I have said that it is extremely difficult to imagine a state of society in which there shall be no public operation of any one of these forces. I am disposed to say it is impossible, but for scientific purposes prefer to put simply the difficulties of the conception. A cessation of war is not only easily conceivable, but likely; but a cessation of strife of aspiration would mean a state of biological equilibrium throughout the civilised world. Now, pure equilibrium is by general consent a state only momentarily possible; and the state of dissolution of unions, were that to follow, would involve strife of opinion at least up to a certain point. But just as evolution is now visibly towards an abandonment of brute strife among societies, so may it be reasonably expected that the strife of ideals and doctrines within societies, though now perhaps emotionally intense in proportion to the limitation of brute warfare, will gradually be freed of malevolent passion as organisms refine further. Passion, in any case, has hitherto been at once motive-power and hindrance—the omnipresent force, since all ideas have their correlative emotion. A perception of this has led to some needless dispute over what is called the "economic theory" of history; critics insisting that men are ruled by non-economic as well as economic motives.[155] The solution is perfectly simple. Men are proximately ruled by their passions or emotions; and the supremacy of the economic factor consists in its being, for the majority, the most permanent director or stimulant of feeling. Therefore, the great social rectification, if it ever come, must needs be economic.

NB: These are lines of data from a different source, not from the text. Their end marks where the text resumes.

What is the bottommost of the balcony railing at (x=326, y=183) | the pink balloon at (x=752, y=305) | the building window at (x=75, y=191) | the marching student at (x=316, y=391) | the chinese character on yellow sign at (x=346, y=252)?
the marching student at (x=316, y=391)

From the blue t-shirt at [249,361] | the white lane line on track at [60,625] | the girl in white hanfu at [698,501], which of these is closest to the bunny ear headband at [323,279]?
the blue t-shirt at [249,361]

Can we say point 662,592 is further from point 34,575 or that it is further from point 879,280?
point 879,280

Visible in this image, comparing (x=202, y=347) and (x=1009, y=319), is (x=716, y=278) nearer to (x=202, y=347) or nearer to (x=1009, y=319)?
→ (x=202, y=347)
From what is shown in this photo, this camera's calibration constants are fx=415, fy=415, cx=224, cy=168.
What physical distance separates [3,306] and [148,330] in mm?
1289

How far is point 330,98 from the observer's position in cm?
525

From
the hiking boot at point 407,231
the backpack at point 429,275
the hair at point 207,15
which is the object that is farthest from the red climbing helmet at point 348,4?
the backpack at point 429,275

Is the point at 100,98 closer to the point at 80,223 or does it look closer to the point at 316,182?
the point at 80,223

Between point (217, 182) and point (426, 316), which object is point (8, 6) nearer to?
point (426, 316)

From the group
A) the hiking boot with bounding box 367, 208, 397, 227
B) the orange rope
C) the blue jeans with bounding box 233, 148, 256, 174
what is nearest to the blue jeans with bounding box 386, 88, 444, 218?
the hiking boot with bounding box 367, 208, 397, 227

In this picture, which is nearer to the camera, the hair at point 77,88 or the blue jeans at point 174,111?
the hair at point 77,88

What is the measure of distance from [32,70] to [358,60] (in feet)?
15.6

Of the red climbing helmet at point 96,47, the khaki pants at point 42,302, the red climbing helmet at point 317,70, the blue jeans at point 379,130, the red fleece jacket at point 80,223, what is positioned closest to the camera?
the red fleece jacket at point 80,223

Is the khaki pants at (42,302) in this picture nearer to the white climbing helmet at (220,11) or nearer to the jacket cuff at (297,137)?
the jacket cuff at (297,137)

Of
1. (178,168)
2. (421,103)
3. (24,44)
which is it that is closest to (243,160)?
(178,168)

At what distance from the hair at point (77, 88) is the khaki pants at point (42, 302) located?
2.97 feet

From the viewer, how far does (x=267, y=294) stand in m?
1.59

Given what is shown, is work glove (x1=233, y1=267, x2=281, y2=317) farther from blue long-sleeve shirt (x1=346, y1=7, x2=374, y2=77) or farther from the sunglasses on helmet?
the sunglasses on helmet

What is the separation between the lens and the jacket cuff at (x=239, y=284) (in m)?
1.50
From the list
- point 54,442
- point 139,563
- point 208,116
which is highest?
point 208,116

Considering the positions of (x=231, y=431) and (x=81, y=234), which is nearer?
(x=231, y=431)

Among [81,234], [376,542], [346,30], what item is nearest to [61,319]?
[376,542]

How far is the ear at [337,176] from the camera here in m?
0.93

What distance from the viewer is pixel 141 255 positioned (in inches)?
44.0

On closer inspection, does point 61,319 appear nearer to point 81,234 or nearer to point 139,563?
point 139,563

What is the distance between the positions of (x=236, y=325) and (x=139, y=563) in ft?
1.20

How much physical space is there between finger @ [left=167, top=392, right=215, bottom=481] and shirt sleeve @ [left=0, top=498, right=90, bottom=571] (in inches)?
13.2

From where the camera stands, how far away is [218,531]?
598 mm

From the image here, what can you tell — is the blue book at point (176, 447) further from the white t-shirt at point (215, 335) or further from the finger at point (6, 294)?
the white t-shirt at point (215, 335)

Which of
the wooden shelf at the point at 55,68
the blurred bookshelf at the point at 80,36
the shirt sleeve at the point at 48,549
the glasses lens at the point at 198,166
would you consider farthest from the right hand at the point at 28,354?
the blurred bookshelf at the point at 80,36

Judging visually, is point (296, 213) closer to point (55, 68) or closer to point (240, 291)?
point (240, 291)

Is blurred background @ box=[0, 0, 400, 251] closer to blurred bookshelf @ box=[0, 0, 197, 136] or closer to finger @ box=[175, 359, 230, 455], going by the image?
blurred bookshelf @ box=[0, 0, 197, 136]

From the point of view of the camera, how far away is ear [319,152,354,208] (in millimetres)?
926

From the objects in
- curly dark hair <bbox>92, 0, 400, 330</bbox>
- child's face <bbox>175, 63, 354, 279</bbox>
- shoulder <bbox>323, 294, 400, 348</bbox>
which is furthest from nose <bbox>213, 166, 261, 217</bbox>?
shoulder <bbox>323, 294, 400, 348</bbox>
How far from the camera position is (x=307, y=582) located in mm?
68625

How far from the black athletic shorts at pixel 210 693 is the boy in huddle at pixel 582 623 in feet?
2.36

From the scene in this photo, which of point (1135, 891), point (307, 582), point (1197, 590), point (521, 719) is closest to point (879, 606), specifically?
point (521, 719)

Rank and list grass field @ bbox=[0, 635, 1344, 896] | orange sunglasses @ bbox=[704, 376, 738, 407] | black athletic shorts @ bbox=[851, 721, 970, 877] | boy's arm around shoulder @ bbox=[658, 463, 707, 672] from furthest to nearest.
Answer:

Certainly, on the principle laid down, there is a likelihood that strife of ideals and doctrines may be for a time intensified by the very process of social reform, should that go to lessen the stress of the industrial struggle for existence. It is easy to see that England has in the past hundred and twenty years escaped the stress of domestic strife which in France wrought successive revolutions, not so much by any virtue in its partially democratic constitution as by the fact that on the one hand a war was begun with France by the English ruling classes at an early stage of the first revolution, and that on the other hand the animal energies of the middle and lower classes were on the whole freer than those of the French to run in the channels of industrial competition. People peacefully fighting each other daily in trade, not to speak of sports, were thereby partly safeguarded from carrying the instincts of attraction and repulsion in politics to the length of insurrection and civil war. When the strife of trade became congested, the spirit of political strife, fed by hunger, broke out afresh, to be again eased off when the country had an exciting foreign war on hand. So obvious is this that it may be the last card of Conservatism to play off the war spirit against the reform spirit, as was done with some temporary success in England by Beaconsfield, and as is latterly being done by his successors.[156] The climaxing movement of political rationalism is evidently dependent on the limitation of the field of industrial growth and the absence of brute warfare. And if, as seems conceivable, political rationalism attains to a scientific provision for the well-being of the mass of the people, we shall have attained a condition in which the forces of attraction and repulsion, no longer flowing freely in the old social channels, may be expected to dig new ones or deepen those lately formed. The future channels, generally speaking, would tend to lie in the regions of political, ethical, and religious opinion; and the partial disuse of any one of these will tend to bring about the deepening of the others.